I have always* said that life is not fair. Now I know that what I've been saying is true. I have been thinking of the basic unfairness of my life, and I feel petty doing so. I whine about things: "it's not fair that the woman who never wanted kids is going to take them away, at least part time, from the man for whom kids are his life"; "It's not fair that I have to go through this situation that I never wanted." The list could go on. And, yes I know it is not fair that a woman had to endure tremendous pressure feeling as if the man in her life wasn't there for her, etc.

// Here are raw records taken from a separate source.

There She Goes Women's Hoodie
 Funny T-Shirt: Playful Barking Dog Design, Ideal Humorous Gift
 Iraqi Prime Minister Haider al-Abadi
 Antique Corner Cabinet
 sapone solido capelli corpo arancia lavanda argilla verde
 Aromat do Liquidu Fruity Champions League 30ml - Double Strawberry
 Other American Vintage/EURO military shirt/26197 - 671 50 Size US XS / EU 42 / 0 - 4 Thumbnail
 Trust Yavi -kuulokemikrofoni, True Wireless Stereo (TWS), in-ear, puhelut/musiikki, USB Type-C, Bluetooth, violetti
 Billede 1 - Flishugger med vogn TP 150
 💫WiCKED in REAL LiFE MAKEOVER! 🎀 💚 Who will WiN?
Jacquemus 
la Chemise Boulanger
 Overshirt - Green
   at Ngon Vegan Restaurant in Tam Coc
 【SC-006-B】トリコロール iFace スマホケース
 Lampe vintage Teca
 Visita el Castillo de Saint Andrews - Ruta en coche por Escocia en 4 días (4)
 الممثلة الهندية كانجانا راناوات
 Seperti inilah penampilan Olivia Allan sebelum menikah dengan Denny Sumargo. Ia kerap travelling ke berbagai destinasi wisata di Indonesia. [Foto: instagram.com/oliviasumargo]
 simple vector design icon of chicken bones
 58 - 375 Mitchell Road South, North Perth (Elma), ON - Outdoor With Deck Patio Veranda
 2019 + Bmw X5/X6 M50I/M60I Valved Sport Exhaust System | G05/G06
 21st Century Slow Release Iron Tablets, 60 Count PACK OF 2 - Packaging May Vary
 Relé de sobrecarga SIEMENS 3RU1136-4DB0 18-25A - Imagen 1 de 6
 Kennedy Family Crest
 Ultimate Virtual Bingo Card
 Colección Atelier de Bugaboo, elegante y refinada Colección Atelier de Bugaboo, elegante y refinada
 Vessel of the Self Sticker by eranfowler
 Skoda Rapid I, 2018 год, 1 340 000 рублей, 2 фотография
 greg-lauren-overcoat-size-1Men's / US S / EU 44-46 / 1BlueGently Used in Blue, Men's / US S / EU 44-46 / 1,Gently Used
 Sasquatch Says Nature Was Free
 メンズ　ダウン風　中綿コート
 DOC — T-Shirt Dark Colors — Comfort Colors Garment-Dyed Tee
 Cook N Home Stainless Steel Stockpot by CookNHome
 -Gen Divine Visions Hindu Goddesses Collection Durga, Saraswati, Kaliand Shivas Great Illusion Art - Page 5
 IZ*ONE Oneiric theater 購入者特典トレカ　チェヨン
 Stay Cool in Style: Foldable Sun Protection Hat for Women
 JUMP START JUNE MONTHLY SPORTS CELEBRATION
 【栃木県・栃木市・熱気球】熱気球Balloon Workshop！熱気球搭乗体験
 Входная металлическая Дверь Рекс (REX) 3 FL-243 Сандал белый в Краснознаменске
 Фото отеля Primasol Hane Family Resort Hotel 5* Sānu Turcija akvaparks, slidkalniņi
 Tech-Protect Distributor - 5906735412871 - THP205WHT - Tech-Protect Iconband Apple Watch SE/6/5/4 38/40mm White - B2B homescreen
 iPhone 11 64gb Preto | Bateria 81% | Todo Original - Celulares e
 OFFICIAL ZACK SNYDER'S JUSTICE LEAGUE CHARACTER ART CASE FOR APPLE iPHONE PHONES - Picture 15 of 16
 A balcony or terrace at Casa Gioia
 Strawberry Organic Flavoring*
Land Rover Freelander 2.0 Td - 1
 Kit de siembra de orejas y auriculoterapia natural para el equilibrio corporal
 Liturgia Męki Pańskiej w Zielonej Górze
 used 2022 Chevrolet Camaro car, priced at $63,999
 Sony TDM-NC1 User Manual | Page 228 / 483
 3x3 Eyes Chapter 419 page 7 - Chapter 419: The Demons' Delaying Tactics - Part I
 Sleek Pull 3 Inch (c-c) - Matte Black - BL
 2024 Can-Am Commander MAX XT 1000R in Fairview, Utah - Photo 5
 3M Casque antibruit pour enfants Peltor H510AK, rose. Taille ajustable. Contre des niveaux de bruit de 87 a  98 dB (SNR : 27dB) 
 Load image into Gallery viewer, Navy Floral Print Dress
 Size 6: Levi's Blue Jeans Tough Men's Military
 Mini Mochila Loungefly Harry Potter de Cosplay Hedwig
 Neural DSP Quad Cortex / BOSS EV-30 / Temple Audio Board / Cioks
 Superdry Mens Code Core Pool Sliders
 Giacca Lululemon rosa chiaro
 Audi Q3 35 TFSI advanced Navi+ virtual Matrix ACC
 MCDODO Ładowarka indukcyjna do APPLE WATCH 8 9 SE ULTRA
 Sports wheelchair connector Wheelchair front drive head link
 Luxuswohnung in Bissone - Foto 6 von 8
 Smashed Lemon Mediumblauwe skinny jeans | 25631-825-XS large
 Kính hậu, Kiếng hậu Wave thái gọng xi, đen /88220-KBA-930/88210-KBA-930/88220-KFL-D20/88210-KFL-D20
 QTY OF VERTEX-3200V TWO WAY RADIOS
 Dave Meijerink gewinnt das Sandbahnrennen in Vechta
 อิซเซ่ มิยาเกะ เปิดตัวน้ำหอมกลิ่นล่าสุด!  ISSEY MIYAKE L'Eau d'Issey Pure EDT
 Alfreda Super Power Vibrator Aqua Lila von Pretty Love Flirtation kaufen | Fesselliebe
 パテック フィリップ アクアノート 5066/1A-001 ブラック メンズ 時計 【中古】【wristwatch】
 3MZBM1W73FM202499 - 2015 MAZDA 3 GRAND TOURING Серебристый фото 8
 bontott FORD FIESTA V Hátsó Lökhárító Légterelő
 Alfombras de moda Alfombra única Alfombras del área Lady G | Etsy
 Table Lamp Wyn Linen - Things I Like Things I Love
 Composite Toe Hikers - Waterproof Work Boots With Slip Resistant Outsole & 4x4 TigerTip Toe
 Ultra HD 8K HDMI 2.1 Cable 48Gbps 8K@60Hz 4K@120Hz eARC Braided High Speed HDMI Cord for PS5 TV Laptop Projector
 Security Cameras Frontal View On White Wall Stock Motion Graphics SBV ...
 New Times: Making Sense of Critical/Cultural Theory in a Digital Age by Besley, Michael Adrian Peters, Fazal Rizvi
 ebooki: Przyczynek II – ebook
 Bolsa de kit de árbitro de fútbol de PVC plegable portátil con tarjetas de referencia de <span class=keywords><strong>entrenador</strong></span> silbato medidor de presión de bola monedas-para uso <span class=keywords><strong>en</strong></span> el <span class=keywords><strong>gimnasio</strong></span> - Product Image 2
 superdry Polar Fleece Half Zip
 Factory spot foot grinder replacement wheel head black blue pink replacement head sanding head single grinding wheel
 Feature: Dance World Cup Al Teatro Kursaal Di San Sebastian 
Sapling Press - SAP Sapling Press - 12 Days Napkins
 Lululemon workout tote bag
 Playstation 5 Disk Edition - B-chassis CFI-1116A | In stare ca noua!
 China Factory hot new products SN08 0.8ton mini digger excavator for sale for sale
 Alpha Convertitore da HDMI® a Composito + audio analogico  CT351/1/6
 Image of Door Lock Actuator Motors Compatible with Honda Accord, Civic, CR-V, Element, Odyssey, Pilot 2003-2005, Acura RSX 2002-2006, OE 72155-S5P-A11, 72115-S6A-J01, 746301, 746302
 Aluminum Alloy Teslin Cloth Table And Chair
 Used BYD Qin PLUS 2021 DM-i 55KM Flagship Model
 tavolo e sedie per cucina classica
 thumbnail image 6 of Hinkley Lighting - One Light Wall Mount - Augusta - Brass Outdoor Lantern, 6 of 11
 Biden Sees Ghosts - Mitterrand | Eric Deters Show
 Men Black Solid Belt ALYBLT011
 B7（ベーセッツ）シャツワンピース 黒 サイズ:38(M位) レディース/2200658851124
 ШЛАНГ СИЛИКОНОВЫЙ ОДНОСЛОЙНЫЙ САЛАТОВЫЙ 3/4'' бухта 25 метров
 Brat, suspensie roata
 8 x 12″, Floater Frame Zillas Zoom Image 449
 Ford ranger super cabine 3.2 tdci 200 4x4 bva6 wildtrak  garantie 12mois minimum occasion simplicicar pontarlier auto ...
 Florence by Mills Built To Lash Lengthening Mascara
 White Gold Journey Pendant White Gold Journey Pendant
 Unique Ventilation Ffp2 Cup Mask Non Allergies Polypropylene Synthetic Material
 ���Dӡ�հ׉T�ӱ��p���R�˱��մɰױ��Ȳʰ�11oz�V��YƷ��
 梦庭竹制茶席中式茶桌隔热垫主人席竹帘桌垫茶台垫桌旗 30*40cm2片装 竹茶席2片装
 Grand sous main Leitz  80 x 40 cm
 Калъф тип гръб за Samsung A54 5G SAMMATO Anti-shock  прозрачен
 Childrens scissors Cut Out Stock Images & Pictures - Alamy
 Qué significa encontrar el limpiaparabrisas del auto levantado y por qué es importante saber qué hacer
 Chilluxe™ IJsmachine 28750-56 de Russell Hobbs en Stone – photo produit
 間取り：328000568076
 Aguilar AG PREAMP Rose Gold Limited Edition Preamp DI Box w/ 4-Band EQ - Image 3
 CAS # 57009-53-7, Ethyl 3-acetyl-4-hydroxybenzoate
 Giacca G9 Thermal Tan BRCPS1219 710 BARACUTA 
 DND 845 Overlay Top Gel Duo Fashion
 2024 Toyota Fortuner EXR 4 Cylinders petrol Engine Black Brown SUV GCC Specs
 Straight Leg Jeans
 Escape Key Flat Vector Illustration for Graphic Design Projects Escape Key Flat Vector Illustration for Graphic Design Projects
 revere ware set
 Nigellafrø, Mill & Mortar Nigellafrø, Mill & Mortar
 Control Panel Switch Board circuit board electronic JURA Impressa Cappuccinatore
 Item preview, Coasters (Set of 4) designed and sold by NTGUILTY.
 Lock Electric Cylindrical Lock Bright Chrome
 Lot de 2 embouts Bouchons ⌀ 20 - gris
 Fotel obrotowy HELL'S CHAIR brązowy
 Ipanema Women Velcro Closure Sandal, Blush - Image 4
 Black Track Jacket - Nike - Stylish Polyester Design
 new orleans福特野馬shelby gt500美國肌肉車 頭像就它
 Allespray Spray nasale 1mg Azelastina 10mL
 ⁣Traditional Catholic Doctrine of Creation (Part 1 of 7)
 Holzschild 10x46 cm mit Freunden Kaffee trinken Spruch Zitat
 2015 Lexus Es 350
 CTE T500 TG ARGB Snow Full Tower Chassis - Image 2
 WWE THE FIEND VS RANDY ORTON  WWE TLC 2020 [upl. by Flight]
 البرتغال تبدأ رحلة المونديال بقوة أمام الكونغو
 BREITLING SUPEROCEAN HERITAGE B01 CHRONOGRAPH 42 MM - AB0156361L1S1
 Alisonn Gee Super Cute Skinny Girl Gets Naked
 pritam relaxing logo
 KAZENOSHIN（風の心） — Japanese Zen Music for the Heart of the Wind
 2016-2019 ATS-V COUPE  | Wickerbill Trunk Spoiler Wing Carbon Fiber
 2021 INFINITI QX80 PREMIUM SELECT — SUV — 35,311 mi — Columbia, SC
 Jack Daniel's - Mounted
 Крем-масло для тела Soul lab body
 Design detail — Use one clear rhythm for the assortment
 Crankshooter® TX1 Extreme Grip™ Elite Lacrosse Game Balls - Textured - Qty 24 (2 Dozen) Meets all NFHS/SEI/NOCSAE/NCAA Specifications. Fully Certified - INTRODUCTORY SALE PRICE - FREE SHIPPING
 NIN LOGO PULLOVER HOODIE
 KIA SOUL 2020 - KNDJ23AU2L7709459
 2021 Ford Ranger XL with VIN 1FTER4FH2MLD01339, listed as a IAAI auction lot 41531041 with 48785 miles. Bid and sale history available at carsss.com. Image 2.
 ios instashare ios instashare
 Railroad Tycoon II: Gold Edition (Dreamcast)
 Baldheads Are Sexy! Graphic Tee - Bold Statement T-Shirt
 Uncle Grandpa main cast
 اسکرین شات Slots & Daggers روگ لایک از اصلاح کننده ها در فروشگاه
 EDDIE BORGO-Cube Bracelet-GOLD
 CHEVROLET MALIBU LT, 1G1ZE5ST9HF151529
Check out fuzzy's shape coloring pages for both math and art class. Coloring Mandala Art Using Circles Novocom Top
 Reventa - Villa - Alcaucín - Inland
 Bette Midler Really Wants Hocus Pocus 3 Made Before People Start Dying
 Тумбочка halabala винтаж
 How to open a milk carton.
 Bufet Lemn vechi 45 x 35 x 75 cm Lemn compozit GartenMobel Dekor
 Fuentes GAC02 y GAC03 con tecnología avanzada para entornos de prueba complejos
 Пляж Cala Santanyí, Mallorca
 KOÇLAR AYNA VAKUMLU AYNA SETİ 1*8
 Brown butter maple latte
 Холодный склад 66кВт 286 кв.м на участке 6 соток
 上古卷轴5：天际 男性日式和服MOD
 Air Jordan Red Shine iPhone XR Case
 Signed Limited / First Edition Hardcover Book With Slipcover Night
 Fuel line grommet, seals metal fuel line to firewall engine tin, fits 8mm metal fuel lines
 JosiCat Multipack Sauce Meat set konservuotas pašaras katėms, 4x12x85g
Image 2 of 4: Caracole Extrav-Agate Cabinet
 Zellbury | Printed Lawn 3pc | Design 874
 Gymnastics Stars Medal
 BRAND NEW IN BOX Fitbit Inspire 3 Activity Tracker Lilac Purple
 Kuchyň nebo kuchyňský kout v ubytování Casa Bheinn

So What?! People go through crap. Some people, I would venture most people, in this world go through much worse crap than I have to. I realize that thinking about the pain of others is cold comfort when you are hurting or feeling sorry for yourself, but in the bright light of the day I have to realize that while my pain is significant to me, it is nothing in the realm of possible pain. Yes, I have lost my wife. Yes, I am losing my home. Yes, I have lost my pride. Yes, I am losing some face time with my kids. No, these are not the worst pains in the world, only my world.
I have to reach up and move beyond my pain. I have to understand that pain is a part of life and stop railing against it; that I should better spend my time learning to adjust, accommodate, and grow despite and because of the pain. I will fall, and I will fail, the ache in my heart will continue, but as long as I inch forward I can be OK. Now, If only I could get my heart to see what my head sees...
* Obviously not always, but rather a long time. I guess it is just easier to say "always" instead of saying "for a really long, but unspecified length of time."